1 N204(l) + 2 N2H4(l) --> 3 N2(g) + 4 H2O(g)
If you start with: 5.0 x 10^4 g hydrazine (N2H4) "in the tank":
1) How many moles of nitrogen can be created (assuming 100% yield)?
2) How many moles of water can be produced?
2) What mass of dinitrogen tetroxide (N2O4) is needed? What volume of N2O4 is needed? (density = 1.44 g/cm^3)
Each of your 1,2,3 questions are separate stoichiometry problems. Here is an example of a stoichiometry problem. Just follow the steps.
http://www.jiskha.com/science/chemistry/stoichiometry.html
Post your work if you get stuck.
To answer these questions, we need to use stoichiometry, which relates the amounts of reactants and products in a balanced chemical equation.
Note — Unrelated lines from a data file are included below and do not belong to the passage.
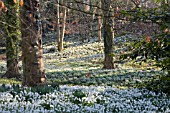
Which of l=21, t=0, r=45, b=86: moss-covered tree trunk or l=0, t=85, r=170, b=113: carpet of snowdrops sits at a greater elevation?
l=21, t=0, r=45, b=86: moss-covered tree trunk

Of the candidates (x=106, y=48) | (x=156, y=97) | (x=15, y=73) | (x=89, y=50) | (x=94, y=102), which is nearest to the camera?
(x=94, y=102)

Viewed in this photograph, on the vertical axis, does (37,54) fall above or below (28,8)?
below

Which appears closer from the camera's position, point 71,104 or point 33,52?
point 71,104

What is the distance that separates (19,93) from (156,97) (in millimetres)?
4317

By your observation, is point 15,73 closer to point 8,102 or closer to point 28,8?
point 28,8

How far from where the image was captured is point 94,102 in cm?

The given balanced equation is:
1 N204(l) + 2 N2H4(l) --> 3 N2(g) + 4 H2O(g)
1) To determine the number of moles of nitrogen (N2) that can be produced, we need to use the mole ratio between N2 and N2H4. From the balanced equation, we can see that 2 moles of N2H4 produce 3 moles of N2. So, the mole ratio is 3 moles of N2 per 2 moles of N2H4.
To calculate the number of moles of nitrogen from the given mass of hydrazine (N2H4), we need to know the molar mass of N2H4. The molar mass of N2H4 is (2 * atomic mass of N) + (4 * atomic mass of H) = (2 * 14.01 g/mol) + (4 * 1.01 g/mol) = 32.05 g/mol.
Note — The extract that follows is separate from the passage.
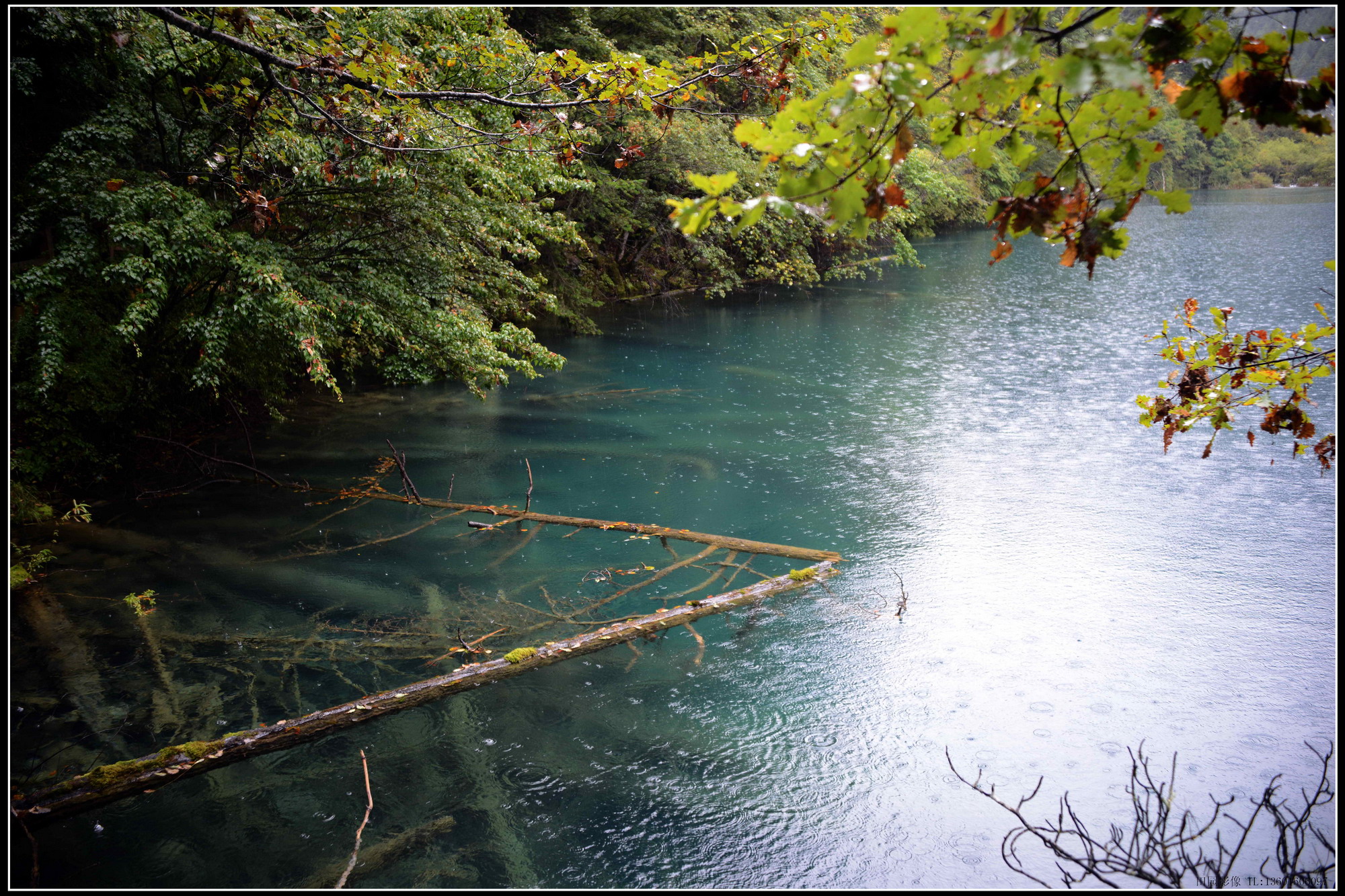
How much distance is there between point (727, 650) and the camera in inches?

Given that there are 5.0 x 10^4 g of hydrazine (N2H4), we can now calculate the number of moles:
Number of moles = mass / molar mass
Number of moles = 5.0 x 10^4 g / 32.05 g/mol
Number of moles = 1560.43 mol (rounded to three significant figures)
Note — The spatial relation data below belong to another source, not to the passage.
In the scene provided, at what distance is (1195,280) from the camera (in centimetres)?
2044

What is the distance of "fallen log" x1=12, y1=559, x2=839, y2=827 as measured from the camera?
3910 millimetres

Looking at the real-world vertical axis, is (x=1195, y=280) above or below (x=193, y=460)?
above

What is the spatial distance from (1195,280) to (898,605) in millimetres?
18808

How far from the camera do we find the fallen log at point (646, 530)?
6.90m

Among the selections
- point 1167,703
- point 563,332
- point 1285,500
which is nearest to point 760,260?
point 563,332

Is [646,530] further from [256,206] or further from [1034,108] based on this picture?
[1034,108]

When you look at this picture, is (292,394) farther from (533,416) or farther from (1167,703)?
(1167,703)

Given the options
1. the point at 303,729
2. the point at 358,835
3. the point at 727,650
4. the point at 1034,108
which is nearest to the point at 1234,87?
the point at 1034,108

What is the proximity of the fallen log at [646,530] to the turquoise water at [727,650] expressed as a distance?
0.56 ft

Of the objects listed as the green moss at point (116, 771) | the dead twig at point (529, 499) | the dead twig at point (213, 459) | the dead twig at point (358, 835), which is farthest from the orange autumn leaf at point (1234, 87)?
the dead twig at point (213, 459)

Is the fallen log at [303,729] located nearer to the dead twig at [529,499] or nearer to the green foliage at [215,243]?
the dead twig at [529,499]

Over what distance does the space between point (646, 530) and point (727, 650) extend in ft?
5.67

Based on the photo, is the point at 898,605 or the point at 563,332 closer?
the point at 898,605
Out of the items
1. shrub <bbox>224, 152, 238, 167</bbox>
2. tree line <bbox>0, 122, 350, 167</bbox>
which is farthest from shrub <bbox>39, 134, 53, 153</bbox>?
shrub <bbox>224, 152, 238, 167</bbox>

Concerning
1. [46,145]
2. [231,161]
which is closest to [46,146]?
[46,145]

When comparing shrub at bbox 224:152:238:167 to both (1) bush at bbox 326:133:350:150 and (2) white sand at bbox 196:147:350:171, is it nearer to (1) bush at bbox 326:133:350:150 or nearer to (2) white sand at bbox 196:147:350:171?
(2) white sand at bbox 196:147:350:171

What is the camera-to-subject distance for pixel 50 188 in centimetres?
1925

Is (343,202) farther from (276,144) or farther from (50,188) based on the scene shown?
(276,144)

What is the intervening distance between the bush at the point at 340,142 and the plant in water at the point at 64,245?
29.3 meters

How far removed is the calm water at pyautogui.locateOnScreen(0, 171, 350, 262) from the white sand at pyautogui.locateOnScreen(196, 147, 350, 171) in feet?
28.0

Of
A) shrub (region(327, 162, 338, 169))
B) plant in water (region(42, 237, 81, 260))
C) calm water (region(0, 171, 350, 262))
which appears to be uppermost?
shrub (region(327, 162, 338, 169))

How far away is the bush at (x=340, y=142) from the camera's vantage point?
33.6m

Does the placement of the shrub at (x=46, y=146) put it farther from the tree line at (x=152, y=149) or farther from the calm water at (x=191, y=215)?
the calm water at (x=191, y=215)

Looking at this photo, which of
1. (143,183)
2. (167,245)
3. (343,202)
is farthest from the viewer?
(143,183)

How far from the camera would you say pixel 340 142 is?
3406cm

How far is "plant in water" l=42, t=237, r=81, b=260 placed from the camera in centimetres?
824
Since the stoichiometry ratio is 3 moles of N2 per 2 moles of N2H4, we can calculate the number of moles of N2 produced:
Number of moles of N2 = (1560.43 mol N2H4 * 3 mol N2) / 2 mol N2H4
Number of moles of N2 = 2340.65 mol (rounded to three significant figures)
Therefore, if the hydrazine (N2H4) is completely converted to nitrogen (N2), we can produce 2340.65 moles of nitrogen.
2) To determine the number of moles of water (H2O) produced, we need to use the mole ratio between H2O and N2H4. From the balanced equation, we can see that 2 moles of N2H4 produce 4 moles of H2O. So, the mole ratio is 4 moles of H2O per 2 moles of N2H4.
Using the same number of moles of N2H4 (1560.43 mol) as calculated in part 1, we can calculate the number of moles of H2O produced:
Number of moles of H2O = (1560.43 mol N2H4 * 4 mol H2O) / 2 mol N2H4
Number of moles of H2O = 3120.86 mol (rounded to three significant figures)
Therefore, if the hydrazine (N2H4) is completely converted to water (H2O), we can produce 3120.86 moles of water.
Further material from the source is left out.